17      La chambre de recours a, ensuite, examiné un deuxième groupe de documents fournis par la requérante sur invitation de la division d’annulation. S’agissant de ce deuxième groupe de documents, la chambre de recours a estimé qu’il était insuffisant et incohérent pour prouver l’usage de la marque antérieure. En effet, selon la chambre de recours, la preuve apportée par la requérante ne permettait pas de se rendre compte de la manière dont le consommateur final percevait cette marque. Elle a rappelé que le consommateur devait être en mesure de voir la marque sur le produit et pas seulement dans la publicité.

18      S’agissant de la violation des droits de la défense prévus à l’article 75 du règlement n° 207/2009, la chambre de recours a estimé que la requérante avait eu à deux reprises l’occasion de fournir la preuve de l’usage et que, de ce fait, elle avait produit les preuves les plus efficaces dont elle disposait. La chambre de recours a rappelé également que l’OHMI n’était pas tenu de communiquer d’avance la décision qu’elle entend prendre concernant une question précise.
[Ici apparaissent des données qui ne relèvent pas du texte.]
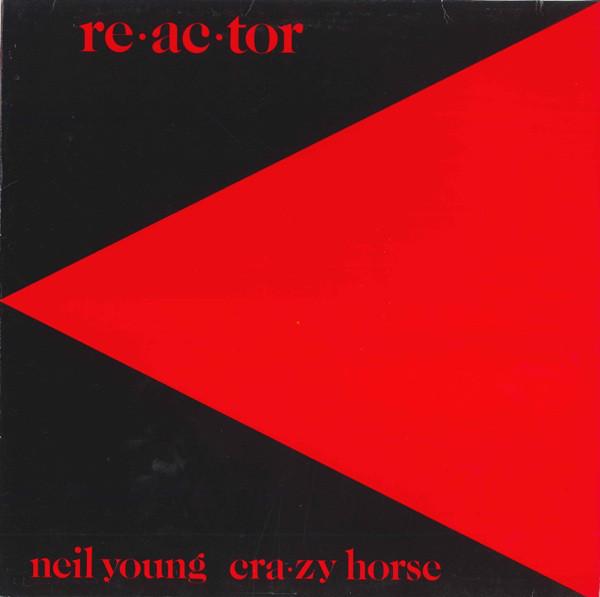 Neil Young & Crazy Horse Reactor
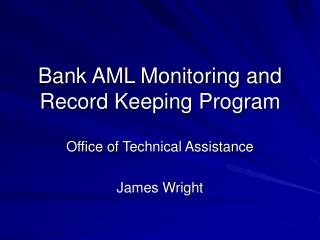 Bank AML Monitoring and Record Keeping Program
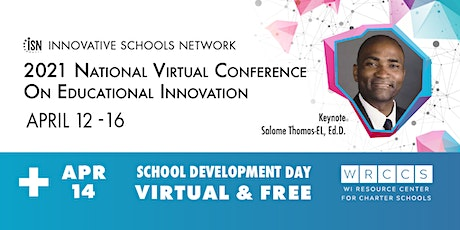 2021 VIRTUAL ISN National Conference on Educational Innovation/WRCCS  Day tickets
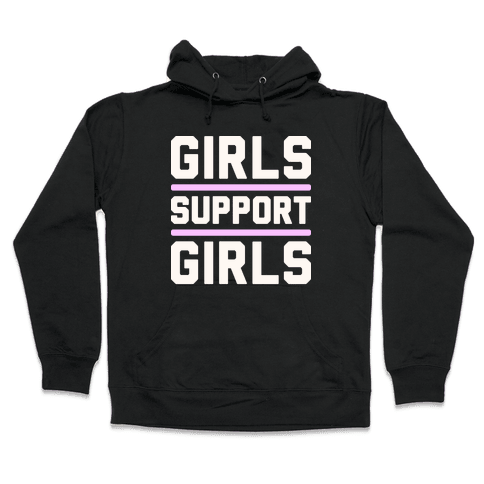 Girls Support Girls Hooded Sweatshirt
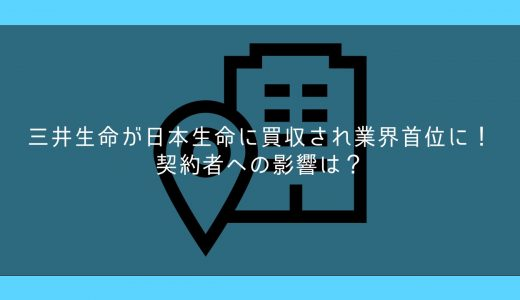 三井生命が日本生命に買収され業界首位に!契約者への影響は?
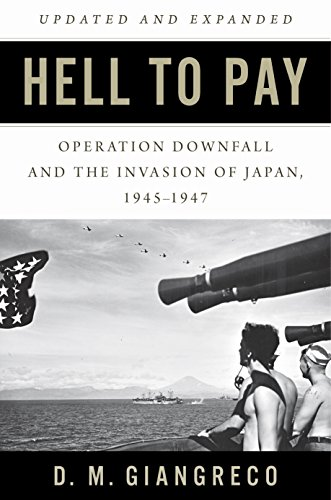 Hell to Pay: Operation DOWNFALL and the Invasion of Japan, 1945-1947 (English Edition)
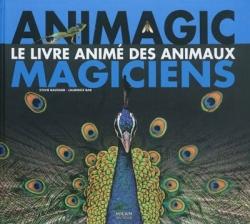 Animagic, le livre animé des animaux magiciens - Milan, 2011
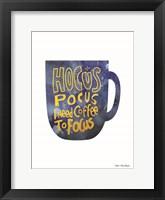 Framed Hocus Pocus I Need Coffee to Focus
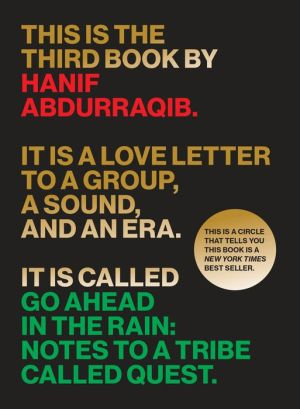 Book Go Ahead in the Rain: Notes to A Tribe Called Quest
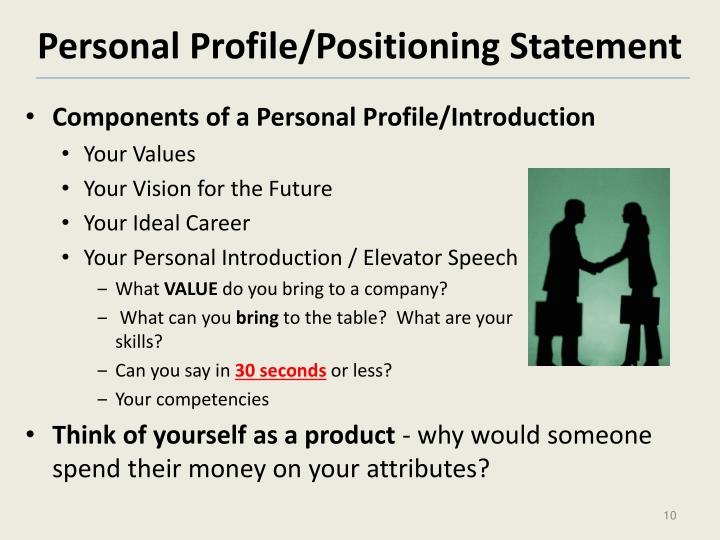 Personal Profile/Positioning Statement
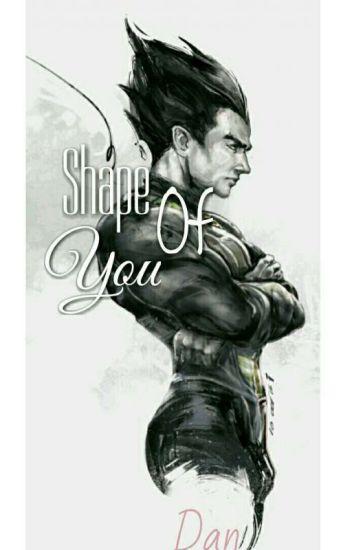 Shape Of You /Vegeta&Bulma\ Oneshot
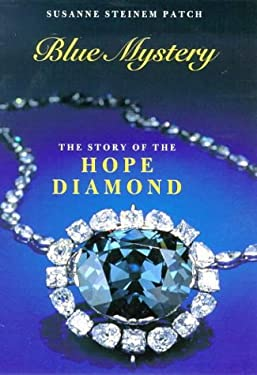 Blue Mystery: The Story of the Hope Diamond 9780810927971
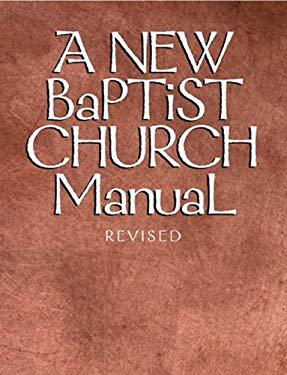 A New Baptist Church Manual 9780817001179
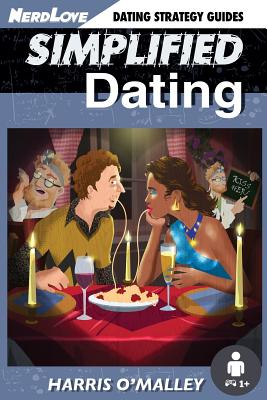 Simplified Dating: The Ultimate Guide to Mastering Dating... Quickly - O'Malley, Harris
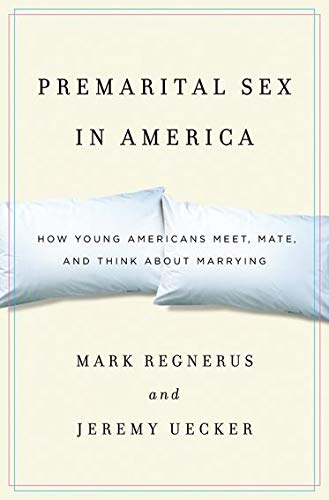9780199743285: Premarital Sex in America: How Young Americans Meet, Mate, and Think about Marrying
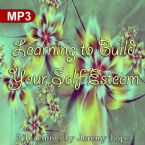 Learning to Build Your Self Esteem (2 MP3 Teaching Download) by Jeremy Lopez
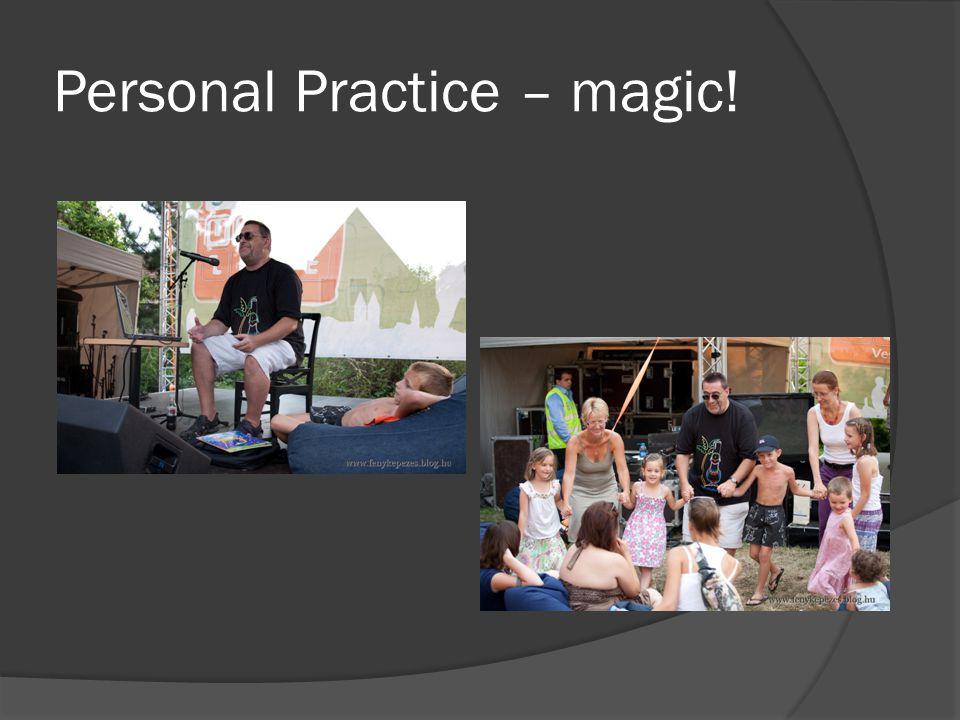 Personal Practice – magic!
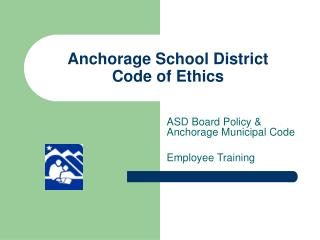Anchorage School District Code of Ethics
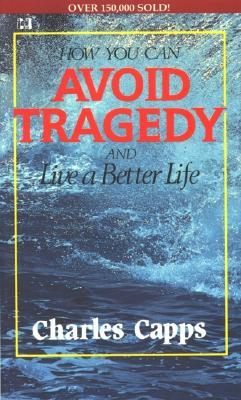 How You Can Avoid Tragedy: And Live a Better Life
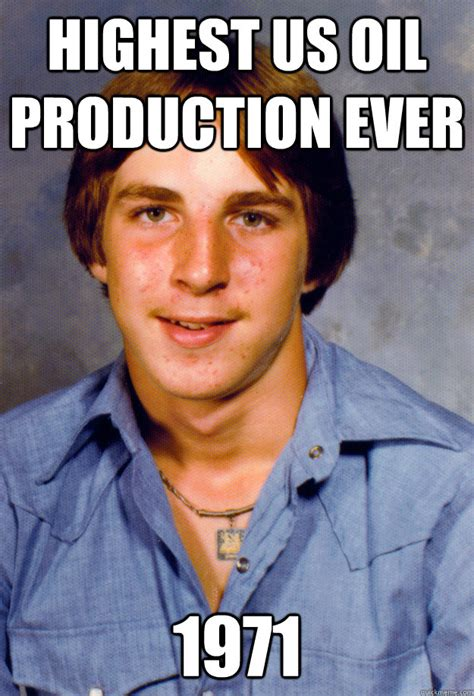 Oil Meme - highest us oil production ever 1971 old economy steven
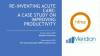 Re-inventing acute care: a case study on improving productivity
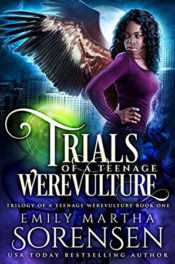 Trials of a Teenage Werevulture by Emily Martha Sorensen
19      Enfin, s’agissant d’un troisième groupe de preuves déposé par la requérante seulement devant la chambre de recours, cette dernière a considéré, en substance, sur la base de l’arrêt du 22 septembre 2011, Cesea Group/OHMI – Mangini & C. (Mangiami) (T‑250/09, EU:T:2011:516, point 26), que la production de ces nouveaux documents ne pouvait être admise que dans l’hypothèse de « nouveaux éléments », les rendant nécessaires. À la lumière du fait que le raisonnement de la division d’annulation ayant conduit à la constatation de l’insuffisance de la preuve de l’usage de la marque antérieure ne pouvait être considéré, en lui-même, comme un élément nouveau justifiant la présentation de preuves supplémentaires présentées pour la première fois devant la chambre de recours, celle-ci a conclu que la nature des nouveaux éléments de preuve, en particulier les photographies des produits portant la marque, les copies des factures de vente et les déclarations des parties, justifiait que ces preuves soient communiquées dans le délai imparti par la division d’annulation.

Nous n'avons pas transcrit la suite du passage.